In the material below, repeat only the lines from the one that holds "common name: mouse" through the final line, exactly as they stand.

Data provided ->

----------

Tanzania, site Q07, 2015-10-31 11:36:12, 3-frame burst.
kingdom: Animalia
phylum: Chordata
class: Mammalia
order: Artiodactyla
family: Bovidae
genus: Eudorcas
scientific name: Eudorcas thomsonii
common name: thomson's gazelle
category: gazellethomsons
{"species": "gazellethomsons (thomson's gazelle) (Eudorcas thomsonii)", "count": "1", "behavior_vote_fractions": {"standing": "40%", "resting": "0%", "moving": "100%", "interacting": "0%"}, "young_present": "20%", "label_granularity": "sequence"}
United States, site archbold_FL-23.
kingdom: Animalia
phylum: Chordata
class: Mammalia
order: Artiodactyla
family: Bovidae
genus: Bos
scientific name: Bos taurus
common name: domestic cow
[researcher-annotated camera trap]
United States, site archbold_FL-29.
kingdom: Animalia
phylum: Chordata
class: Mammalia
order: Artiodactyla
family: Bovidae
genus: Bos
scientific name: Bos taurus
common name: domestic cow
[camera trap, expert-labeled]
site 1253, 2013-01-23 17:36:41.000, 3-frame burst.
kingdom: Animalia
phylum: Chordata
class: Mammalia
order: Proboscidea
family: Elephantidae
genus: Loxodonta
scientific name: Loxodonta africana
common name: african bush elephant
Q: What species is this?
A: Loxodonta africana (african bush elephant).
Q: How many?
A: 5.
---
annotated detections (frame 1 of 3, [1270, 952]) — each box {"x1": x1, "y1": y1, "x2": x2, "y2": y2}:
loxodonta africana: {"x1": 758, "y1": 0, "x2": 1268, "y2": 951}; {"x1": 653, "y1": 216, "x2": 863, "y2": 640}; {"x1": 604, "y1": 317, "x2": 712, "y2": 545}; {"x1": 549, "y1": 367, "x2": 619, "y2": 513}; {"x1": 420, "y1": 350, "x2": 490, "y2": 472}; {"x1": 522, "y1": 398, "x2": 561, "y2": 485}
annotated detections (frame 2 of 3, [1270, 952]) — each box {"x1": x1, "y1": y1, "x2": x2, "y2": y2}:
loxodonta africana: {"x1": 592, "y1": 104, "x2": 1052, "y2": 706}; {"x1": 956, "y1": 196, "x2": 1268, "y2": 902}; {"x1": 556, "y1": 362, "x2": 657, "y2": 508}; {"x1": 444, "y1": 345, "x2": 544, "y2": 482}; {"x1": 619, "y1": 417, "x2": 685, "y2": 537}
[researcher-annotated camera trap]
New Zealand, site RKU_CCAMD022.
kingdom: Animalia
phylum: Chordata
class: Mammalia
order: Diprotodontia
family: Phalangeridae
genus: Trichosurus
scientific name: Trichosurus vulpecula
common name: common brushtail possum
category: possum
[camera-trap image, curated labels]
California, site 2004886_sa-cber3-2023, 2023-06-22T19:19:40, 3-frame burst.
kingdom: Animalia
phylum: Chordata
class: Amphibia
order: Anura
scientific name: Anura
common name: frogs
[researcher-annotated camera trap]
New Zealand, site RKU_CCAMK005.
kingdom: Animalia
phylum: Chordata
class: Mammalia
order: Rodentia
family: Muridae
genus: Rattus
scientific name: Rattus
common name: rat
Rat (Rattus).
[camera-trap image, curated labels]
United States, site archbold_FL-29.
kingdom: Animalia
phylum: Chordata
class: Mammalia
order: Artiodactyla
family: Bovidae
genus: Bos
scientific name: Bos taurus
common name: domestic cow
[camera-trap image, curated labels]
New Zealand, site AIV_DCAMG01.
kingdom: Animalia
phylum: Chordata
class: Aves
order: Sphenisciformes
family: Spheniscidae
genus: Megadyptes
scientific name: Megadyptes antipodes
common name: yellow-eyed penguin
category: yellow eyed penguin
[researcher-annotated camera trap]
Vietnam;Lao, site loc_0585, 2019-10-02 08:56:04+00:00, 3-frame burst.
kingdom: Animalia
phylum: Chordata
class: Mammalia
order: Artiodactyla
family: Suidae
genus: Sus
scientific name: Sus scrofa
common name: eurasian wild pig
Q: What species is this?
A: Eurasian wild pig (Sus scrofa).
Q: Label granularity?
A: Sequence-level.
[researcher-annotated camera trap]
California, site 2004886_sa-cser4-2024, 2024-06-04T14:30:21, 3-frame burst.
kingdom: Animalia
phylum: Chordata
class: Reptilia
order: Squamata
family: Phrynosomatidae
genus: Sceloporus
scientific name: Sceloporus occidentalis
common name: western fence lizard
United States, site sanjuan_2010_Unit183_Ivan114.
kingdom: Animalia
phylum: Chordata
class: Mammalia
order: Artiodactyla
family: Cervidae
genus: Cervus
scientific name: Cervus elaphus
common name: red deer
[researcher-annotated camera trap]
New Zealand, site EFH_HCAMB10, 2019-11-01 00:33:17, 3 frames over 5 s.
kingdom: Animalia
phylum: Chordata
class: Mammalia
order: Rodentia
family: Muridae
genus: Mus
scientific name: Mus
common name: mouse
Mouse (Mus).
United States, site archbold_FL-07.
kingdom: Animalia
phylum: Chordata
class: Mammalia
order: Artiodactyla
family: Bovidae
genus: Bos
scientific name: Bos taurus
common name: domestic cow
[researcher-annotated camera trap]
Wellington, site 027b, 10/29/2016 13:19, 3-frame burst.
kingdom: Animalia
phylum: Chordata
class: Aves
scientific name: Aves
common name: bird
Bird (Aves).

----------

Solution ->
common name: mouse
Mouse (Mus).
United States, site archbold_FL-07.
kingdom: Animalia
phylum: Chordata
class: Mammalia
order: Artiodactyla
family: Bovidae
genus: Bos
scientific name: Bos taurus
common name: domestic cow
[researcher-annotated camera trap]
Wellington, site 027b, 10/29/2016 13:19, 3-frame burst.
kingdom: Animalia
phylum: Chordata
class: Aves
scientific name: Aves
common name: bird
Bird (Aves).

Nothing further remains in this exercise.